EXTRAIT À LIRE:

- - - - -

MOTIFS DE LA DÉCISION
La société Sogesco disposait d'un bureau à Roanne, animé par M. André, salarié et associé - sans pour autant être expert-comptable - assisté de Mmes Motet et Tacher, chargées de mission.
M. André a donné sa démission le 18 novembre 2008, puis ses deux collaboratrices, par courriers rédigés en termes identiques, sauf les détails de leur situation personnelle, le 12 décembre 2008.
Dès lors, la société Sogesco n'a plus disposé d'aucun des moyens affectés au fonctionnement de ce bureau et la société Cadeco, dont le siège est à Paris, a créé à ce moment-là un établissement à Roanne.
En cet état, la société Sogesco considère que M. André a commis des actes de concurrence déloyale et qu'il n'est pas recevable en son argumentaire d'appel.
Mais, d'une part, les parties peuvent, pour justifier en appel les prétentions qu'elles avaient soumises au premier juge, invoquer des moyens nouveaux.

- - - - -

DONNÉES FOURNIES:
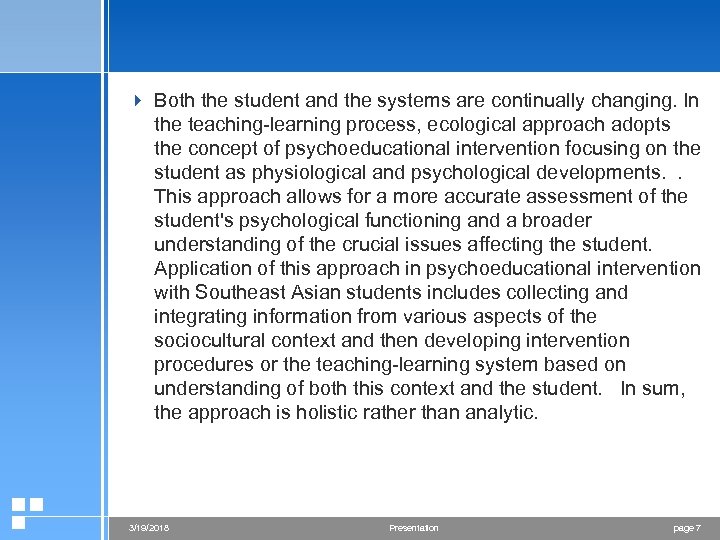 Both the student and the systems are continually changing. In the teaching-learning process, ecological approach adopts the concept of psychoeducational intervention focusing on the student as physiological and psychological developments. . This approach allows for a more accurate assessment of the student's psychological functioning and a broader understanding of the crucial issues affecting the student. Application of this approach in psychoeducational intervention with Southeast Asian students includes collecting and integrating information from various aspects of the sociocultural context and then developing intervention procedures or the teaching-learning system based on understanding of both this context and the student. In sum, the approach is holistic rather than analytic.

3/19/2018 Presentation page 7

- - - - -

TÂCHE À FAIRE: Relevez tous les noms de personnes cités dans l'extrait sur le départ du bureau de Roanne de la société Sogesco. Ce matériel est à part et n'a pas de lien avec l'extrait.

SOLUTION PROPOSÉE: M. André, Mme Motet et Mme Tacher.